2024年に注目すべきASO (アプリストア最適化) トレンド

Simon Thillayby 
Head of ASO at AppTweak

1 分の読了時間

皆様、あけましておめでとうございます!

新年の始まりとともに、その年のASO (アプリストア最適化) トレンド予測を発表することが、弊社にとって毎年の恒例行事になりつつありますが、今年は少し路線変更して「予測」ではなく、確実に期待できる重要なASOトレンド3つをご紹介いたします。

本記事でご紹介するトレンドをもとに、どのようにASO戦略を変えていく必要があるのか、そしてどのように自社のマーケティング施策に取り入れられるかなど、ぜひ検討してみてください!


注目されるのはASO業務におけるAIの活用

人工知能(AI)は、2023年に急速に注目の的となり、新しいAIの開発が続く中、2024年も引き続きその傾向が見られるでしょう。

特に、ChatGPTやMidjourneyなどのソフトウェアによる大規模言語モデルや、テキストから画像への変換技術の普及がASOの業務に革新をもたらしています。例えば、キーワード調査からアプリアイコンのデザイン、コピーライティング、そしてレビューの管理・対応まで、AIの活用の幅は拡大しています。

AI領域の競争が激しくなる中、AIのASOへの活用は2024年も引き続き注目されると言えます。今後は、さらに多くの事例研究が期待され、失敗例なども出てくるでしょう。

これらの事例はAIツールを日々のASO業務に取り入れる際の参考となるので、定期的に活用方法について知識を高め、効率的にASOに取り組めるよう体制を整えることがおすすめです。

AIに関するASOのトピックはますます増えることが期待されますが、近い将来に注目すべきポイントは以下の通りです:

AIモデルの学習方法と開発への影響について

パーソナライゼーションにおける課題は、デジタルマーケティング界において重要なテーマです。AIを利用する際、何よりも検討すべきなのはその正確性であり、これは主にAIの学習に使用されたデータの量や品質に影響を受けます。

例えば、ChatGPTなどの汎用ツールは正確性に欠けることがあり、逆に特定の分野に特化したツールは、小さなデータセットからくる定型的な結果を生むことがあります。だからこそ、使うツールの選択は慎重に行わなければなりません。

また、正確性を確保するにあたっては、ASOツールなども重要な役割を果たすとされます。ChatGPTなどの汎用ツールを効率的に使う上でカギとなるのが「プロンプト」の作成ですが、ASOツールの活用が正確かつ本当に使えるプロンプト作成の手助けとなり得ます。
==*==
__作業内容__.
A) ASOトレンドの記事のうち、「これらの事例はAIツールを日」から始まり「の量や品質に影響を受けます。」で終わる部分を、そのまま書き写してください。
B) ASOトレンドの記事の最後の文に続けて、本文の続きを書いてください。

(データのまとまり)
==*==
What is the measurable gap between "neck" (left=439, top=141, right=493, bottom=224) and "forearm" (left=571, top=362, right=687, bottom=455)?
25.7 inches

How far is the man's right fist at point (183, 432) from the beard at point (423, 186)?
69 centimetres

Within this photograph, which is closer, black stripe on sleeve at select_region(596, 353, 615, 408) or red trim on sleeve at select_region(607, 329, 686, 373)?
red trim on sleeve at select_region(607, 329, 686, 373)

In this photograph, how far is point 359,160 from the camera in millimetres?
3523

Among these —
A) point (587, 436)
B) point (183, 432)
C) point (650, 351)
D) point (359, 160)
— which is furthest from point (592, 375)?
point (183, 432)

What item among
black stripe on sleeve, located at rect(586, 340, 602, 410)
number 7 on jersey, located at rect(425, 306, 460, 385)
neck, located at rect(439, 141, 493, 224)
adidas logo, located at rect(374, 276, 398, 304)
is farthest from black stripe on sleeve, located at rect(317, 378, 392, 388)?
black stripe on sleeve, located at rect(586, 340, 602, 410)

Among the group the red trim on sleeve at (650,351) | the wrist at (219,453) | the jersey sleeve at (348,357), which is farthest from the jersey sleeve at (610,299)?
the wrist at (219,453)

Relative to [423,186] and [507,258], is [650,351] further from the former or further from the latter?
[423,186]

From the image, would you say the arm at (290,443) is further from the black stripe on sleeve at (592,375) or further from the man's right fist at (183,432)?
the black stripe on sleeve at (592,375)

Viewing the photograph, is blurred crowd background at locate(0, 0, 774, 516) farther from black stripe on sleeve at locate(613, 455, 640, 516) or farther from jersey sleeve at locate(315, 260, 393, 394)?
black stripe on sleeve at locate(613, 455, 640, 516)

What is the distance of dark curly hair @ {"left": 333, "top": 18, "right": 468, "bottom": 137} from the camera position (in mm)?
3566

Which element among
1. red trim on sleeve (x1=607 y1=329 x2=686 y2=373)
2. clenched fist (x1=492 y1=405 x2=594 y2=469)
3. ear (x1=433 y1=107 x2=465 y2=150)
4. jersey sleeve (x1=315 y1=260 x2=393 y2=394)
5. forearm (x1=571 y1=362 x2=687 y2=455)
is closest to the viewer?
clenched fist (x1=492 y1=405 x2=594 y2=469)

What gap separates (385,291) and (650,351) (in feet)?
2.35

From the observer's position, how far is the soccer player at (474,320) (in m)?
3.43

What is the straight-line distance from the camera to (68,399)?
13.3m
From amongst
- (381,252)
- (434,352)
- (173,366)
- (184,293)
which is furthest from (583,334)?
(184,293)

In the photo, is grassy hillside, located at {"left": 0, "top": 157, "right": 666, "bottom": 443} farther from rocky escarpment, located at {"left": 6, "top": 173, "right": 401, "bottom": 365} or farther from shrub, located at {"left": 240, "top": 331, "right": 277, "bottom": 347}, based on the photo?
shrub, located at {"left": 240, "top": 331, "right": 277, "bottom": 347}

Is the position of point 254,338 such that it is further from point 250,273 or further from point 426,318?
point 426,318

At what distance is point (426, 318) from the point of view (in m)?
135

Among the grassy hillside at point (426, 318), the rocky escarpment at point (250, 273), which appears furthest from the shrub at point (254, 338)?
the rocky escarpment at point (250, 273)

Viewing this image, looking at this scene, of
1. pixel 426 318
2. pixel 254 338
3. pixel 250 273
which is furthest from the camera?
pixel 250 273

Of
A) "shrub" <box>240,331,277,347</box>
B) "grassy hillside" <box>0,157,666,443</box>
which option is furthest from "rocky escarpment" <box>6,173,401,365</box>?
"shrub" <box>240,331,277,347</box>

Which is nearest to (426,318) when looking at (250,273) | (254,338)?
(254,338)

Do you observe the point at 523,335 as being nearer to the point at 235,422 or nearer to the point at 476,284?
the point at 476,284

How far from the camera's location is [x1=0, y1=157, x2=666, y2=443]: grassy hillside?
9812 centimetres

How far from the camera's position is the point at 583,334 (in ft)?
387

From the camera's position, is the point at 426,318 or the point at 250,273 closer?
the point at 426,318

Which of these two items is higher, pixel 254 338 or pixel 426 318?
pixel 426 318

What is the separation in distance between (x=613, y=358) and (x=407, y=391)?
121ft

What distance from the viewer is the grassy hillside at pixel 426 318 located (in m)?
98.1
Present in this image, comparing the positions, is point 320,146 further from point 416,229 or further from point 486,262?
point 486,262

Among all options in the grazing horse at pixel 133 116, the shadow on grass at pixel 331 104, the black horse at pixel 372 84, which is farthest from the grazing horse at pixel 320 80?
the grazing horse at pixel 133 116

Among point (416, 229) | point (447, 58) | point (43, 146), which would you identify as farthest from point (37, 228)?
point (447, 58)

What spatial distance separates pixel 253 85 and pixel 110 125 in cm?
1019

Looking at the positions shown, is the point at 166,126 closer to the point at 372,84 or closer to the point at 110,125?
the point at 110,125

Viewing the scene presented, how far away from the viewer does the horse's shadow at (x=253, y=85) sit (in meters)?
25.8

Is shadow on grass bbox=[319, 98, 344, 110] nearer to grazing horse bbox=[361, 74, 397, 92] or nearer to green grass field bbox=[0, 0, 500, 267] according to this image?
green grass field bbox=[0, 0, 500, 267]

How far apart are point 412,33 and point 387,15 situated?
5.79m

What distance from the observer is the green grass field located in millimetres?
==*==
__解答例__.
A)
これらの事例はAIツールを日々のASO業務に取り入れる際の参考となるので、定期的に活用方法について知識を高め、効率的にASOに取り組めるよう体制を整えることがおすすめです。

AIに関するASOのトピックはますます増えることが期待されますが、近い将来に注目すべきポイントは以下の通りです:

AIモデルの学習方法と開発への影響について

パーソナライゼーションにおける課題は、デジタルマーケティング界において重要なテーマです。AIを利用する際、何よりも検討すべきなのはその正確性であり、これは主にAIの学習に使用されたデータの量や品質に影響を受けます。

B)
しかし、もっと注目すべきなのは、AppTweakのようなASOツールも独自のAIモデルを開発しているということです。AppTweakが2022年リリースした「Atlas AI」は、単なる言語モデルではありません。数百万ものアプリやキーワード、またそれらのランキングの仕組みについて、約10年以上にわたり独占的にトレーニングされた、洗練されたモデルです。

これらのツールを利用することで、データ分析に費やす時間を減らし、AIから得たインサイトをキーワードやクリエイティブの最適化にどのように活かすか、その戦略を立てる方向に重点を置くことができるようになります。

例えば、AppTweakのAI技術には、アプリのレビューで頻繁に書き込まれているトピックを特定する機能があります。この機能を活用することで、ユーザーの要望や不満、アプリの強みや競合との違いなどがデータから明らかになり、これによりアプリの改善点やマーケティング戦略の方向性を見つけ出すことができます。

レポーティング業務にもAIを活かすことはできるのか?

簡単に言うと、答えは「Yes」です!グラフや表を作成したり、分析したりするにあたってのAIツールやそれらの活用法は既にたくさん出回っているかと思います。とはいえ、驚くべきことに、ASOにおけるAI活方法について初期段階に公開されたケーススタディの多くでは、レポーティング業務での活用についてほぼ触れられていません。

今後、ASOにおける汎用AIツールの利用方法についての検証が進む中で、特に効果測定などのレポーティングにおいて、AIの具体的な活用方法が明らかにされることが期待されています。

ワンポイントアドバイス

AIツールを探す際には、データを迅速に分析し、レポーティングの効率と正確性を向上させるのに最も効果的なインサイトを素早く見つけることができるツールを検討してみてください。

AIの活用がどのようにASOの価値を向上させるのか?

ChatGPTを含む革新的な生成AIの登場は、リリース当初から大きな注目を集めていましたが、ASO業務での利用価値は主に「業務の効率向上」に関するメリットに限定されています。日々の業務を時短できることはもちろん魅力的ですが、AIの活用がますます進む中で、将来的にはその余った時間を活かしてAIでどのようなことを実現できるかに焦点が移ると予想されます。

ストアページのクロール頻度、アプリのリリースサイクル、マーケティングの季節性などの要因により、ASOのアウトプットは有料広告に比べて制限されることが多い傾向にあります。アウトプットのストレスが軽減されると、AIツールで節約した時間を他のタスクに再投資すべきか、AIがまだ人間ほど効率的でない分野に向けるべきかという疑問が生じます。

2024年には、AI活用により、コスト削減だけでなく、ASO業務において追加の価値を生み出す実例が現れることが期待されています。このAIのインパクトが、ASOと有料UA (ユーザー獲得) の間のサイロを破壊するのか、ASOにおけるマーケティング・リサーチに再び焦点を当てるのか、ASOの状況に新たなトレンドを導入するのか、あるいはこれらの動きが混在するのか、今後注目です。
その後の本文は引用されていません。